Era arrivato a Sydney per un tirocinio e per aiutare a portare luce e gioia in una festa di Chanukkah. Invece, Leibel Lazaroff, 20 anni, volontario americano originario del Texas, si è ritrovato nel mezzo di uno dei più gravi attacchi terroristici mai avvenuti in Australia, trasformando quei minuti di terrore in un atto di straordinario eroismo.
Il 14 dicembre, durante la celebrazione di Chanukkah a Bondi Beach, due terroristi hanno aperto il fuoco sulla folla: 15 persone sono state uccise, decine ferite. Tra loro anche una bambina di 10 anni, Matilda, divenuta simbolo del lutto nazionale. Leibel, che stava collaborando all’evento sotto la guida di Rabbi Eli Schlanger, ha visto il suo mentore essere colpito a morte a pochi metri da lui.

#### [Dati forniti]
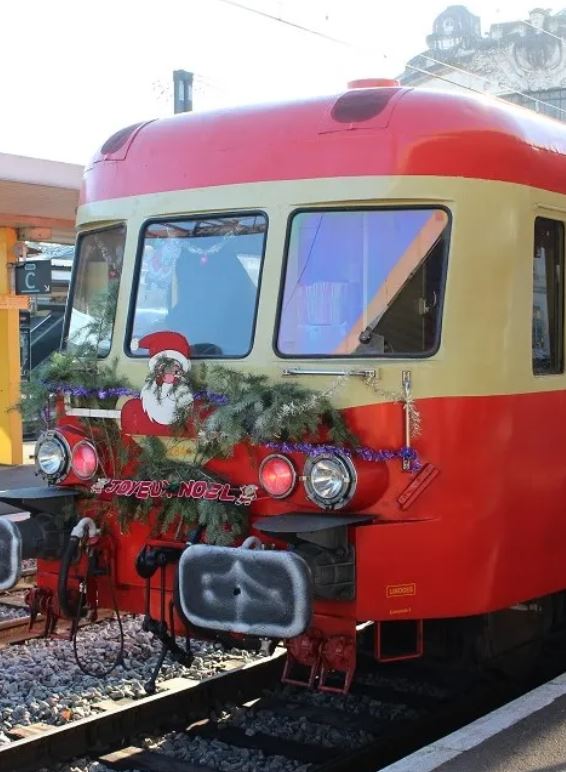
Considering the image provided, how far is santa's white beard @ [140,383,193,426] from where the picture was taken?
5051 millimetres

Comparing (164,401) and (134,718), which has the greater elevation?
(164,401)

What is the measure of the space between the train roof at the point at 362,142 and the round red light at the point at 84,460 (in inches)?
52.5

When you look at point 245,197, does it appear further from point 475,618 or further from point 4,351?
point 4,351

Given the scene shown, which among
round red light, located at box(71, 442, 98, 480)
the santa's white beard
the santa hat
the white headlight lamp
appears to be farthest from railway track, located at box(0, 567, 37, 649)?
the santa hat

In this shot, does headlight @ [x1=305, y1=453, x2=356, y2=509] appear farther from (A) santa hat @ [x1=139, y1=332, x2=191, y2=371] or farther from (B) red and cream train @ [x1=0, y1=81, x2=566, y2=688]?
(A) santa hat @ [x1=139, y1=332, x2=191, y2=371]

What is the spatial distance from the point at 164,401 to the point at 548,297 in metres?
1.91

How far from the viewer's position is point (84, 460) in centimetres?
541

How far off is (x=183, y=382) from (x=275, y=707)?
75.7 inches

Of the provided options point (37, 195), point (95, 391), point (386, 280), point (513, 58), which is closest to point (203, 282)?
point (95, 391)

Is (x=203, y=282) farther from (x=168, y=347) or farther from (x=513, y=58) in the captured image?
(x=513, y=58)

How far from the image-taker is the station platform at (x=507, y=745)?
4211 millimetres

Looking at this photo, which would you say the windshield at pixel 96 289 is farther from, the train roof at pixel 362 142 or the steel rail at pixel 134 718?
the steel rail at pixel 134 718

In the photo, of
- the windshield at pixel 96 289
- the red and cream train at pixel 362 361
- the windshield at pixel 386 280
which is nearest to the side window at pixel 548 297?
the red and cream train at pixel 362 361

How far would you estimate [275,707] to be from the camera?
5828mm
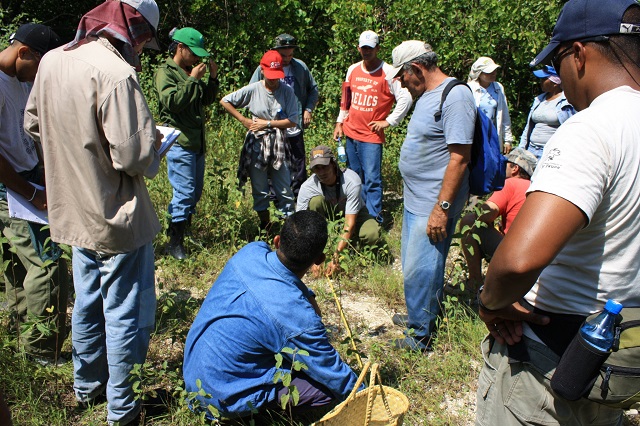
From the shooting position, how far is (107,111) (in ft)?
7.55

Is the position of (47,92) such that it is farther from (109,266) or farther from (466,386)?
(466,386)

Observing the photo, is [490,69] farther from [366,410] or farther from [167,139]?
[366,410]

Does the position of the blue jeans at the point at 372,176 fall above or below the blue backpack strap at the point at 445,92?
below

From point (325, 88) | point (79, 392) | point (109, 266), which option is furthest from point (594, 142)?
point (325, 88)

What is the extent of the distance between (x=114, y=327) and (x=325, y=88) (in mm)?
6323

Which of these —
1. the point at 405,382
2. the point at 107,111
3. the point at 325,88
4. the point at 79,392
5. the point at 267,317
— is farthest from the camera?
the point at 325,88

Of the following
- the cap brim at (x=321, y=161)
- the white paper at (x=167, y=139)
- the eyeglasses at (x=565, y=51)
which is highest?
the eyeglasses at (x=565, y=51)

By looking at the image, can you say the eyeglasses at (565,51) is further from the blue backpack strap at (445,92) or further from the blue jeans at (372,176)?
the blue jeans at (372,176)

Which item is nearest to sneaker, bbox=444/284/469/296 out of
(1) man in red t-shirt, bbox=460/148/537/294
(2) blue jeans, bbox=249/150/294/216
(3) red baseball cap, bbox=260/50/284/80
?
(1) man in red t-shirt, bbox=460/148/537/294

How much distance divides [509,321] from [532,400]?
242 millimetres

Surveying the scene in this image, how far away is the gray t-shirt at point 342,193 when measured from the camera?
4.84m

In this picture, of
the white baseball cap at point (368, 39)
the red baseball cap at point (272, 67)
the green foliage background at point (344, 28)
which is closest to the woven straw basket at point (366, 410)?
the red baseball cap at point (272, 67)

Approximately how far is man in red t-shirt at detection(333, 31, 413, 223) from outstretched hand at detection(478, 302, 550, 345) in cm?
380

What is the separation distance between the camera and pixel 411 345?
343 cm
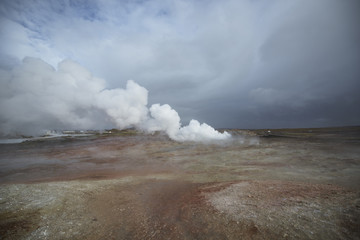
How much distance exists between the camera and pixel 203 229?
17.4 feet

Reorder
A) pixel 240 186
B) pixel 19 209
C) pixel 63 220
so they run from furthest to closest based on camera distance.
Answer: pixel 240 186 < pixel 19 209 < pixel 63 220

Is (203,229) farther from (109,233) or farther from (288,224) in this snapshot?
(109,233)

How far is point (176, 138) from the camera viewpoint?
131ft

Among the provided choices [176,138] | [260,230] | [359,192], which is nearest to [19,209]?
[260,230]

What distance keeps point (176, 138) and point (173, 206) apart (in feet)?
108

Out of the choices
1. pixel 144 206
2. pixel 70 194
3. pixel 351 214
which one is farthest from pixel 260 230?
pixel 70 194

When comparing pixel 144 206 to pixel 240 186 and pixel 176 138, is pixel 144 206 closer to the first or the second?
pixel 240 186

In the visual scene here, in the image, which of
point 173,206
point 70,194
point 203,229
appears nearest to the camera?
point 203,229

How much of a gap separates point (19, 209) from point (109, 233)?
14.3 feet

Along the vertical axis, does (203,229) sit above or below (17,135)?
below

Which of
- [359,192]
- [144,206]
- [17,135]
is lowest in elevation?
[144,206]

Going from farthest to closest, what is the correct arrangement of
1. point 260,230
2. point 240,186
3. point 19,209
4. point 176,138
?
1. point 176,138
2. point 240,186
3. point 19,209
4. point 260,230

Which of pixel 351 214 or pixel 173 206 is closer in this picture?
pixel 351 214

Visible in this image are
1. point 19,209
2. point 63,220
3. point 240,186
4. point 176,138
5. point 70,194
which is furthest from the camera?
point 176,138
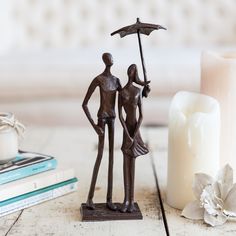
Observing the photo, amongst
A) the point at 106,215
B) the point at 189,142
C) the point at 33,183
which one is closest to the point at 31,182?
the point at 33,183

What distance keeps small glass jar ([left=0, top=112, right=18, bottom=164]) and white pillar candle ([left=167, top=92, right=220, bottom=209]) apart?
0.94ft

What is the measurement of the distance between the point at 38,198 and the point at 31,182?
0.03 m

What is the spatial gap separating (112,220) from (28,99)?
1303mm

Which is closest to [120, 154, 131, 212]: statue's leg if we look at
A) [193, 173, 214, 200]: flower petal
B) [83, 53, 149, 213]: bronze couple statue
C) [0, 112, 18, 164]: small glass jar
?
[83, 53, 149, 213]: bronze couple statue

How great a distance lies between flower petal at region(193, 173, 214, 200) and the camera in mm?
846

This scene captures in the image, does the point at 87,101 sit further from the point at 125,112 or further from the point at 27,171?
the point at 27,171

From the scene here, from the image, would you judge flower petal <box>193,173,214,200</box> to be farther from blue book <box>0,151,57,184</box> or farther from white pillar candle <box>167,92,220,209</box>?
blue book <box>0,151,57,184</box>

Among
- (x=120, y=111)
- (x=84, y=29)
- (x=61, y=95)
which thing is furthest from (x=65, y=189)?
(x=84, y=29)

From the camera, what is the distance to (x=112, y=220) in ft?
2.73

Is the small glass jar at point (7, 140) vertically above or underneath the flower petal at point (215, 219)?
above

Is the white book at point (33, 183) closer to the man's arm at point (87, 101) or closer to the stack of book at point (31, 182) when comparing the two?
the stack of book at point (31, 182)

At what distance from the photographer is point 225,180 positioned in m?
0.85

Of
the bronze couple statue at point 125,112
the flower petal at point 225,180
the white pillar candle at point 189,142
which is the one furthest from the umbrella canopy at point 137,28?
the flower petal at point 225,180

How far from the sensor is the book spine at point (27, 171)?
0.90 metres
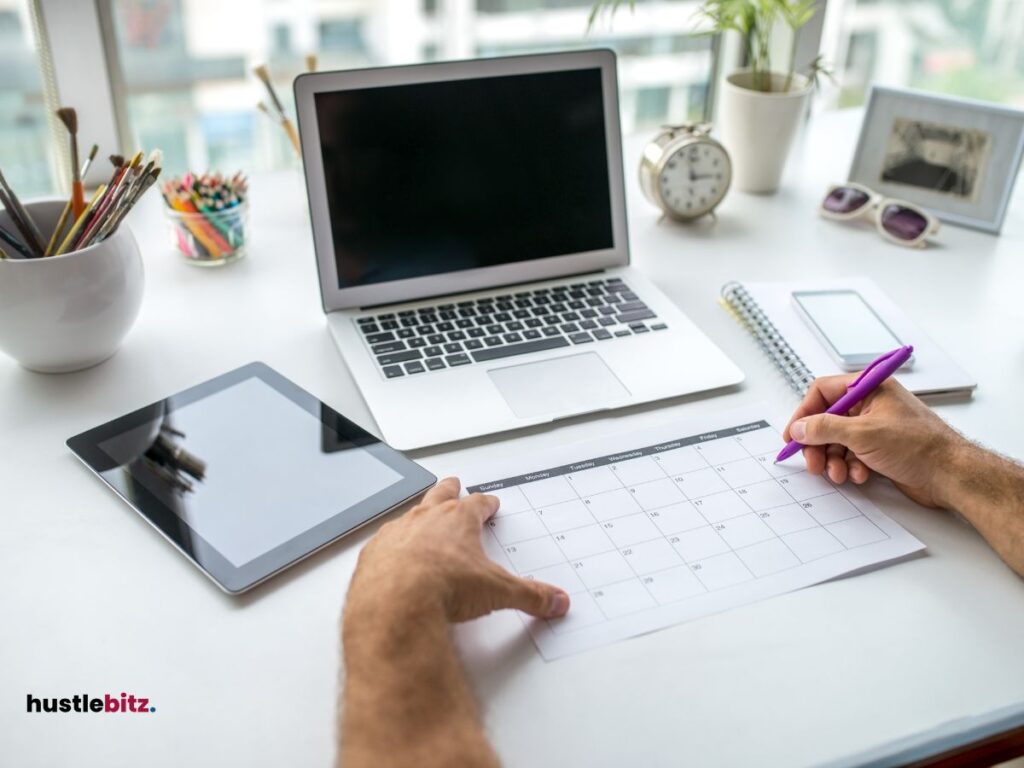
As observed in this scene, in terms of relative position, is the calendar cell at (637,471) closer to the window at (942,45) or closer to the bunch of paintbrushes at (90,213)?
the bunch of paintbrushes at (90,213)

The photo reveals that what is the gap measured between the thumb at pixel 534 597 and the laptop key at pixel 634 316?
460 mm

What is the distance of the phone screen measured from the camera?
3.47 ft

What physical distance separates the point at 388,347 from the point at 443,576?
402 millimetres

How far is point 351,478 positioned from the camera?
85cm

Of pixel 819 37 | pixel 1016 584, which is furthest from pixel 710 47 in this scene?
pixel 1016 584

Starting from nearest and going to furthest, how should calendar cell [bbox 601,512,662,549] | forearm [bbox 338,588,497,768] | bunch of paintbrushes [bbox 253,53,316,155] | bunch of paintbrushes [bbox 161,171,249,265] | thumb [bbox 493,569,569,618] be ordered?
1. forearm [bbox 338,588,497,768]
2. thumb [bbox 493,569,569,618]
3. calendar cell [bbox 601,512,662,549]
4. bunch of paintbrushes [bbox 161,171,249,265]
5. bunch of paintbrushes [bbox 253,53,316,155]

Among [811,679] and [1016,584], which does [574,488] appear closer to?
[811,679]

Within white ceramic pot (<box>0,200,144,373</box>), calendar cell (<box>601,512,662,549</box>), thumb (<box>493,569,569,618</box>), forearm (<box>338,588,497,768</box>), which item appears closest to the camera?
forearm (<box>338,588,497,768</box>)

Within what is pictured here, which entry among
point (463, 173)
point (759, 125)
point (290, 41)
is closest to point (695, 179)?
point (759, 125)

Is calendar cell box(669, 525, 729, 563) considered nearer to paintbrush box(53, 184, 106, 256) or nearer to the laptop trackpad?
the laptop trackpad

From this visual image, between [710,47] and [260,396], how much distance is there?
133 centimetres

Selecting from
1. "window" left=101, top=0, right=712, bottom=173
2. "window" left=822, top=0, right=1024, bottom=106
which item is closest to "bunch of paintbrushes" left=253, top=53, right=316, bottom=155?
"window" left=101, top=0, right=712, bottom=173

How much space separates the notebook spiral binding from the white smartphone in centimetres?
5

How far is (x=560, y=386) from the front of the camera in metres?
1.00
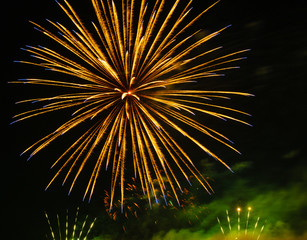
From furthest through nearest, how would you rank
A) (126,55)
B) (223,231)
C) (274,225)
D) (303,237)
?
(223,231) → (274,225) → (303,237) → (126,55)

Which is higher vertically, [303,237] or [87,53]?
[87,53]

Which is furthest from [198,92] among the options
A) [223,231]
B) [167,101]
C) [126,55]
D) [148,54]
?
[223,231]

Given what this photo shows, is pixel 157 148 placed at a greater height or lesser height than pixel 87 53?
lesser

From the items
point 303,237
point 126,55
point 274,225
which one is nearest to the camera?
point 126,55

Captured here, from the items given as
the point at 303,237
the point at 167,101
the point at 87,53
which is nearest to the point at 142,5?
the point at 87,53

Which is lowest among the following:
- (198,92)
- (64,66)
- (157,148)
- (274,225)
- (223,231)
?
(223,231)

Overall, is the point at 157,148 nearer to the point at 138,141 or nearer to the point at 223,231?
the point at 138,141

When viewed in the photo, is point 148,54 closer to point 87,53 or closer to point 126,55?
point 126,55

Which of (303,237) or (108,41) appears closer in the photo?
(108,41)

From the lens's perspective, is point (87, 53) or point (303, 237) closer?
point (87, 53)

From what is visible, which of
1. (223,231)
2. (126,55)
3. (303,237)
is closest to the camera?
(126,55)
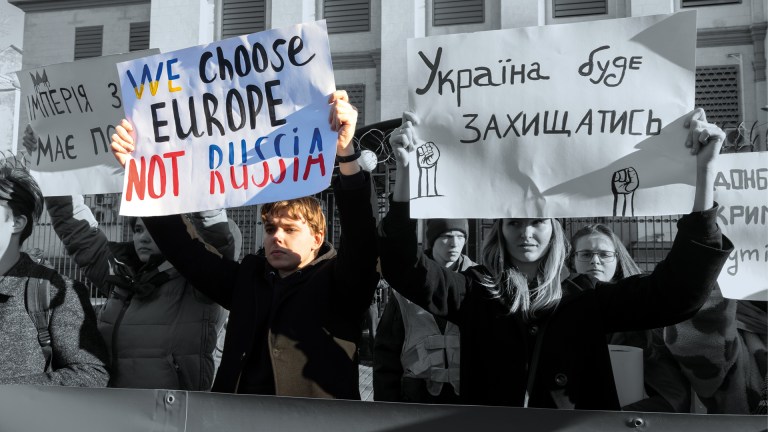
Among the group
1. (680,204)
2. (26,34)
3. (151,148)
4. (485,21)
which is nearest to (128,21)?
(26,34)

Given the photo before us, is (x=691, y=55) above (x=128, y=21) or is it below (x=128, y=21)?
below

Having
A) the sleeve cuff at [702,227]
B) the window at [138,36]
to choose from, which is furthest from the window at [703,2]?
the sleeve cuff at [702,227]

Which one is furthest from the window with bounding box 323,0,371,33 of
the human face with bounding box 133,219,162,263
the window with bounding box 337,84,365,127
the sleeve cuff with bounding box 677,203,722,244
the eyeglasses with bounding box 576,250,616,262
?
the sleeve cuff with bounding box 677,203,722,244

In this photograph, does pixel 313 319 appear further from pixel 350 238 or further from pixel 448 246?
pixel 448 246

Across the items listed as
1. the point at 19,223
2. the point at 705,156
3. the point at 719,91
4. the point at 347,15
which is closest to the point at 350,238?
the point at 705,156

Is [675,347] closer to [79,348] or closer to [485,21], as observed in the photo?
[79,348]

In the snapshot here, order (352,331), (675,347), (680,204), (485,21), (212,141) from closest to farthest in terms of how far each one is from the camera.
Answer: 1. (680,204)
2. (352,331)
3. (212,141)
4. (675,347)
5. (485,21)

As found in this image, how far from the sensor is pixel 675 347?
9.64 feet

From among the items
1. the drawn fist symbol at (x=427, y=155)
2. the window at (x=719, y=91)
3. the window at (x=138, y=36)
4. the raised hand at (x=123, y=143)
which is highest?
the window at (x=138, y=36)

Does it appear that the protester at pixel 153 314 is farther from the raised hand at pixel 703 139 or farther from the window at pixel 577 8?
the window at pixel 577 8

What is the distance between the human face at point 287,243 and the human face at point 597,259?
5.67 feet

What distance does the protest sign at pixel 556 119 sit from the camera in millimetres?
2285

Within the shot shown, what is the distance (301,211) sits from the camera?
2.50 m

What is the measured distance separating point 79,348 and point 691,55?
241 cm
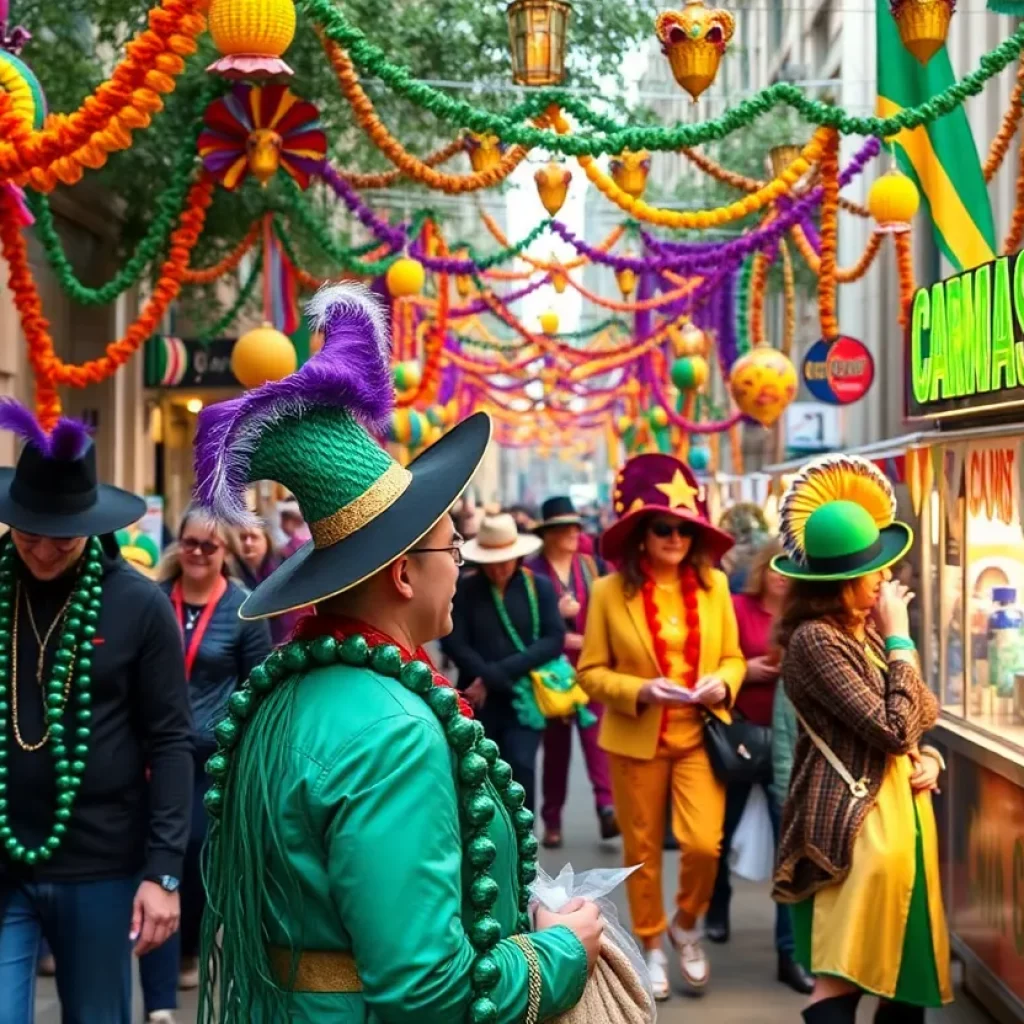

#### [Compito di lavoro]
Secondo l'estratto, quante persone sono state uccise durante la celebrazione di Chanukkah a Bondi Beach?

#### [Risposta all'esercizio]
15 persone.